--- EXERCISE DATA ---

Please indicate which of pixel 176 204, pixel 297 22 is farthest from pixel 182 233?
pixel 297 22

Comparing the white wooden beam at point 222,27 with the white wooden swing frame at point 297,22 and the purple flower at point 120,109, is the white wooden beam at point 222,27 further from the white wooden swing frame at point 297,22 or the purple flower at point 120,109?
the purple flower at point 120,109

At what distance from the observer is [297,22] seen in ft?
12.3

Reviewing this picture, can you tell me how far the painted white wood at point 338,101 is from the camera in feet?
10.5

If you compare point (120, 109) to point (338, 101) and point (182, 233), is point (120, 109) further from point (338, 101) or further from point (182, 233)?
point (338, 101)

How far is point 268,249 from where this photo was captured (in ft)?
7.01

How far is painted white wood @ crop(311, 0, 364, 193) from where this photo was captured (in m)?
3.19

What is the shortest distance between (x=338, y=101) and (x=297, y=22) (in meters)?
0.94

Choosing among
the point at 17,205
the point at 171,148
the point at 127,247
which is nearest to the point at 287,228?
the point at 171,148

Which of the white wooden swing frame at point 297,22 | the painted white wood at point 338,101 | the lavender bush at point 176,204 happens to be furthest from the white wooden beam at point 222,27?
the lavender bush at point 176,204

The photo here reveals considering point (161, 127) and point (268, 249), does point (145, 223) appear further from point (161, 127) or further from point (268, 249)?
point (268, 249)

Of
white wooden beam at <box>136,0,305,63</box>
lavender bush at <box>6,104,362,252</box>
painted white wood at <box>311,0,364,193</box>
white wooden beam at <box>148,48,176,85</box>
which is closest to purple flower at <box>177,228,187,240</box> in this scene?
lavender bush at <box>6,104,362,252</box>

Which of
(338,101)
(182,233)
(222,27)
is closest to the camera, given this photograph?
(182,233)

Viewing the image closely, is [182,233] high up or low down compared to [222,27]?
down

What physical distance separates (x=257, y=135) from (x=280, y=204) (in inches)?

---

Copy out every one of the lines above word for word, without changing anything.

**ANSWER FOR THE TASK**
Please indicate which of pixel 176 204, pixel 297 22 is farthest from pixel 182 233?
pixel 297 22

Comparing the white wooden beam at point 222,27 with the white wooden swing frame at point 297,22 and the purple flower at point 120,109, is the white wooden beam at point 222,27 further from the white wooden swing frame at point 297,22 or the purple flower at point 120,109?
the purple flower at point 120,109

At what distance from the observer is [297,22] seen in ft?
12.3

Reviewing this picture, can you tell me how far the painted white wood at point 338,101 is from the camera in feet?
10.5

If you compare point (120, 109) to point (338, 101) and point (182, 233), is point (120, 109) further from point (338, 101) or further from point (182, 233)?
point (338, 101)

How far is point 268,249 from where this photo was captured (in ft)?
7.01

How far is painted white wood @ crop(311, 0, 364, 193) from where this photo was captured (in m)?
3.19

What is the shortest distance between (x=338, y=101) and (x=297, y=22) (in meters)?
0.94

Choosing among
the point at 17,205
the point at 171,148
the point at 127,247
which is nearest to the point at 287,228?
the point at 171,148

Which of the white wooden swing frame at point 297,22 | the painted white wood at point 338,101 | the lavender bush at point 176,204 happens to be furthest from the white wooden beam at point 222,27?
the lavender bush at point 176,204

The photo here reveals considering point (161, 127) and point (268, 249), does point (145, 223) appear further from point (161, 127) or further from point (268, 249)?
point (268, 249)

Of
white wooden beam at <box>136,0,305,63</box>
lavender bush at <box>6,104,362,252</box>
painted white wood at <box>311,0,364,193</box>
white wooden beam at <box>148,48,176,85</box>
which is closest to purple flower at <box>177,228,187,240</box> in this scene?
lavender bush at <box>6,104,362,252</box>

Which of
(338,101)
(182,233)
(222,27)
is closest to the camera, given this photograph?
(182,233)

Viewing the image closely, is [182,233] high up or low down compared to [222,27]?
down

What physical distance separates (x=257, y=135) from (x=280, y=204) (in inches)?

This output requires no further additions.